● WHAT TO WORK ON: Reproduce the lines below verbatim, everything from the line containing "What distance away" down to the line containing "10094 centimetres", including both of those lines.

-------

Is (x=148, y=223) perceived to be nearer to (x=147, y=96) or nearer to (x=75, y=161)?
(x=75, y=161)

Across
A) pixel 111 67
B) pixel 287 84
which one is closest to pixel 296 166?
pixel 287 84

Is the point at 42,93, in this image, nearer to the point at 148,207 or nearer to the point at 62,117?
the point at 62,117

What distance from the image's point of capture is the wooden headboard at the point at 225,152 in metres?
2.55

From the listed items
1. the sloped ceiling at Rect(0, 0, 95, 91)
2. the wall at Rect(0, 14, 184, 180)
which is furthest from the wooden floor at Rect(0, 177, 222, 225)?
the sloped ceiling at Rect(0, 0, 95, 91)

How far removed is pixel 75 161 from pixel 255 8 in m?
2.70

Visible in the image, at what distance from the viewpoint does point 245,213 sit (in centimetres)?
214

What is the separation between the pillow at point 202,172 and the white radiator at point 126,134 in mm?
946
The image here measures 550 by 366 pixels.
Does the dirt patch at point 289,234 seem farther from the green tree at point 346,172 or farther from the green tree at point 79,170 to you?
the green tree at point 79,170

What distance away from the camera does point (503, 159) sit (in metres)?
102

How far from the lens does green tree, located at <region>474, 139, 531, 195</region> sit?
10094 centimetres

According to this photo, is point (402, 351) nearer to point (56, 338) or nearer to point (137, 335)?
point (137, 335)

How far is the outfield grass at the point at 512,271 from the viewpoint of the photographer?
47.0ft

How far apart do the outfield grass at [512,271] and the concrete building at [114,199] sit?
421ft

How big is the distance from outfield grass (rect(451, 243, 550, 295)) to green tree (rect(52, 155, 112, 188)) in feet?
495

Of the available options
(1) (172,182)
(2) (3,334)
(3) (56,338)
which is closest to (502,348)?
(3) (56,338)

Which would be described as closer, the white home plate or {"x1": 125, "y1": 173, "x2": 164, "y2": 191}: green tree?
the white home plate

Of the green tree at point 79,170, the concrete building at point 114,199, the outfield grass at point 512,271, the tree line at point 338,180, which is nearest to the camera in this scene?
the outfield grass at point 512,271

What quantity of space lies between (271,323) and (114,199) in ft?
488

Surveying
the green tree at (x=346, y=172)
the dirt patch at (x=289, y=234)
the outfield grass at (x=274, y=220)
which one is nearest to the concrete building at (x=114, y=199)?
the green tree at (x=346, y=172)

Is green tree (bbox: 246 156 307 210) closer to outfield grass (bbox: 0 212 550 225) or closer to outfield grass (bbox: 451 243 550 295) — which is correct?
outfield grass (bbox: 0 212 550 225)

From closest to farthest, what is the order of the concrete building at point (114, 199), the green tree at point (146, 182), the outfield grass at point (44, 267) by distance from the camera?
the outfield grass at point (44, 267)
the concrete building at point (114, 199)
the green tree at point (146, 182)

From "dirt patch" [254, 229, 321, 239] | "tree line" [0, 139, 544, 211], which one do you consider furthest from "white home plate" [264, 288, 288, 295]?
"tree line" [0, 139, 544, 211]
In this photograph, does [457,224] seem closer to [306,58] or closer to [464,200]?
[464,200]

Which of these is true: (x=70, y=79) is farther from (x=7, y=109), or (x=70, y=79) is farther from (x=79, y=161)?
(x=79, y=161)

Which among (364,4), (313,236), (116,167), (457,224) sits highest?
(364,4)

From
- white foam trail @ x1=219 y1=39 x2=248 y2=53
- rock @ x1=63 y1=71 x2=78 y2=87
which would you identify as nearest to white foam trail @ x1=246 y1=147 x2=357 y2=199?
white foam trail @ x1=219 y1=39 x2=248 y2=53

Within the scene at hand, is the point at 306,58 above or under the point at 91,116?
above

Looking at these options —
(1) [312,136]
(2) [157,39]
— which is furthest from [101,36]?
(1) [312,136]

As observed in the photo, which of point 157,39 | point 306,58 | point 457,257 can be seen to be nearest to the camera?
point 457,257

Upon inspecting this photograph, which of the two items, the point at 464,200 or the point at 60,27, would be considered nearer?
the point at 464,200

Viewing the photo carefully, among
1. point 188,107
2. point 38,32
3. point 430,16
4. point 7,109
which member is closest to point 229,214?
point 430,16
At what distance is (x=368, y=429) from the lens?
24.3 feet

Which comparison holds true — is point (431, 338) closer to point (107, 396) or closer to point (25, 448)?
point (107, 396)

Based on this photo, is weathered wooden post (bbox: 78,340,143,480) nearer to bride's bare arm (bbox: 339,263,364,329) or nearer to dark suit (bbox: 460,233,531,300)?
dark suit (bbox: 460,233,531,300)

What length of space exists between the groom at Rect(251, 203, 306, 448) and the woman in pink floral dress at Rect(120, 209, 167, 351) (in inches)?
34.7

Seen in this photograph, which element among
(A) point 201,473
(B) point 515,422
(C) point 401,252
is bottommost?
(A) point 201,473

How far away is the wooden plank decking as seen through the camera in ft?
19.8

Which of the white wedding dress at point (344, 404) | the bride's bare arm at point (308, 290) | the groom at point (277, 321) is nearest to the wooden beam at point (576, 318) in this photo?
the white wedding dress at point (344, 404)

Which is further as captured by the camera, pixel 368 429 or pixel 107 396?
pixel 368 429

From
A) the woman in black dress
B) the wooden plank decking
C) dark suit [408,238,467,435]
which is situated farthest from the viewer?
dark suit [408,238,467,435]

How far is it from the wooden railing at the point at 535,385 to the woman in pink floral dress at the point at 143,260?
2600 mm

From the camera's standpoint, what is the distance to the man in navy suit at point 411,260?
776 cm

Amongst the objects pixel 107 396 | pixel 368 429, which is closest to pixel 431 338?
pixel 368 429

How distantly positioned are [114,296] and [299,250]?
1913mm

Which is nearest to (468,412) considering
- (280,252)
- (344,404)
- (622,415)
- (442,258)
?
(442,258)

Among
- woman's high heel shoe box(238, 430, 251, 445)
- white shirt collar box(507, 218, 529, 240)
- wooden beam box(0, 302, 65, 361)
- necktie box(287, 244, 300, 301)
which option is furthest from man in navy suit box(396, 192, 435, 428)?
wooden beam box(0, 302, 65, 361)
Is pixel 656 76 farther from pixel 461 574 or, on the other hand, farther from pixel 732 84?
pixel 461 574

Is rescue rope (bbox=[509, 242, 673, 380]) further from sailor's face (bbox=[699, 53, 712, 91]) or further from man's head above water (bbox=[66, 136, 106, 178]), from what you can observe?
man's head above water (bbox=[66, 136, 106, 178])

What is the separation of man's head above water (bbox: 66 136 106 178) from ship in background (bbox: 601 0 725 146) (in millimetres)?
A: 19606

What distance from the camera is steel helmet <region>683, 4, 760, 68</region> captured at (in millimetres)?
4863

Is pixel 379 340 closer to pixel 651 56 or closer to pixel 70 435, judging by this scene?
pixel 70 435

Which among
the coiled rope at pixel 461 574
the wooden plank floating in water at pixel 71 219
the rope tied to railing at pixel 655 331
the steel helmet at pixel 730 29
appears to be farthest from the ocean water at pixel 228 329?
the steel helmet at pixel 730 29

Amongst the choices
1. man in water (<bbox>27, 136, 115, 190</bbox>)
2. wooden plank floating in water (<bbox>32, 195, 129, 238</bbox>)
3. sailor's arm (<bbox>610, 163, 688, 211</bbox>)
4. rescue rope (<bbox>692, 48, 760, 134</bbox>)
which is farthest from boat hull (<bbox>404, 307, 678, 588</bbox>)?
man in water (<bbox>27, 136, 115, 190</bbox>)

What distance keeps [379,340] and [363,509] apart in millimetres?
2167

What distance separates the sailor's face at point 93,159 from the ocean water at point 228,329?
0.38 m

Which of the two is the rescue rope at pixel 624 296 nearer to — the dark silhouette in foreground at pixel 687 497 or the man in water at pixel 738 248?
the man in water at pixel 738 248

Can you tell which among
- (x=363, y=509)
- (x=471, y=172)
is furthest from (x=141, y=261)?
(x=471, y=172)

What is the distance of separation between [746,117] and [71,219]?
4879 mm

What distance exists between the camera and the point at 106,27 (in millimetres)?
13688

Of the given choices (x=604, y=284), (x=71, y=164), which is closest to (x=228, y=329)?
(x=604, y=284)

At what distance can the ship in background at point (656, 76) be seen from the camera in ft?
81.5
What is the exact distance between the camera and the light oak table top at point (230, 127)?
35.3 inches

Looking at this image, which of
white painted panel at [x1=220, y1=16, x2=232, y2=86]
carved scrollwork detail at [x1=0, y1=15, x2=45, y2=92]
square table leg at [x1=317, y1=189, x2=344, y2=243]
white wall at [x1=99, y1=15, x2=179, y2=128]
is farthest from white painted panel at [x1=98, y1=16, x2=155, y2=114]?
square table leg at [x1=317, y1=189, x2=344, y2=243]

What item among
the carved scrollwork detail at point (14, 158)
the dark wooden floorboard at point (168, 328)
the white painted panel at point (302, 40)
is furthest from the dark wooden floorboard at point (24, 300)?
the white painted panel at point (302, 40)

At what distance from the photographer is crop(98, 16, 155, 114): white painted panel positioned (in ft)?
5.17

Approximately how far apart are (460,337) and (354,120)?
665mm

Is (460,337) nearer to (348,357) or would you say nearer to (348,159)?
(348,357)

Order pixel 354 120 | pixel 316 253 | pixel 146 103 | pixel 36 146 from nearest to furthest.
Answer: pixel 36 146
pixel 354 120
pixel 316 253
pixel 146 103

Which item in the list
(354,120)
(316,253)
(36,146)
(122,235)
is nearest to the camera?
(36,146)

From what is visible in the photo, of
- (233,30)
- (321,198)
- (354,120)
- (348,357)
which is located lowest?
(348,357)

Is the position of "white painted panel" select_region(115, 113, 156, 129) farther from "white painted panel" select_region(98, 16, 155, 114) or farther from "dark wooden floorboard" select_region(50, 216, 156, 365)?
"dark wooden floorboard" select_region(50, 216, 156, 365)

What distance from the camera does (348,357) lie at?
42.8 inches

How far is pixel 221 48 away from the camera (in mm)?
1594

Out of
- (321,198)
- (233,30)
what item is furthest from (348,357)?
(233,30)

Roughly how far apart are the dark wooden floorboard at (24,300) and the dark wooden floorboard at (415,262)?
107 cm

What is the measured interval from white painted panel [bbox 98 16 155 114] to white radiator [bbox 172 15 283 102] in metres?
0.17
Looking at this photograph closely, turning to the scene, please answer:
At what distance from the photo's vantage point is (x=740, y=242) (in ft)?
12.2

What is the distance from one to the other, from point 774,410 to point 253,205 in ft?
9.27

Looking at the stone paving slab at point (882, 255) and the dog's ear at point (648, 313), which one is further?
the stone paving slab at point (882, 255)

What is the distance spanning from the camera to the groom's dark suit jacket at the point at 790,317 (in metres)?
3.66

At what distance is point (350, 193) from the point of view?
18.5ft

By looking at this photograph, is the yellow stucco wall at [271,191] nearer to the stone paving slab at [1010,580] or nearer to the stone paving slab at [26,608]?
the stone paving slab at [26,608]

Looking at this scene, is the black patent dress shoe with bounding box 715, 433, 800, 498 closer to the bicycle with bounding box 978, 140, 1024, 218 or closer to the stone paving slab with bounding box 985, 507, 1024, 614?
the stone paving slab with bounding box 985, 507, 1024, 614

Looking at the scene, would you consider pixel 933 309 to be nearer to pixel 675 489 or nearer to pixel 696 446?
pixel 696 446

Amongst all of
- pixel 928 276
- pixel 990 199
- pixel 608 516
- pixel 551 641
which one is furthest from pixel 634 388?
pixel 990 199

-------

● RESPONSE FOR THIS EXERCISE:
What distance away from the camera does point (503, 159) sit (in metres)?
102

How far from the lens does green tree, located at <region>474, 139, 531, 195</region> sit?
10094 centimetres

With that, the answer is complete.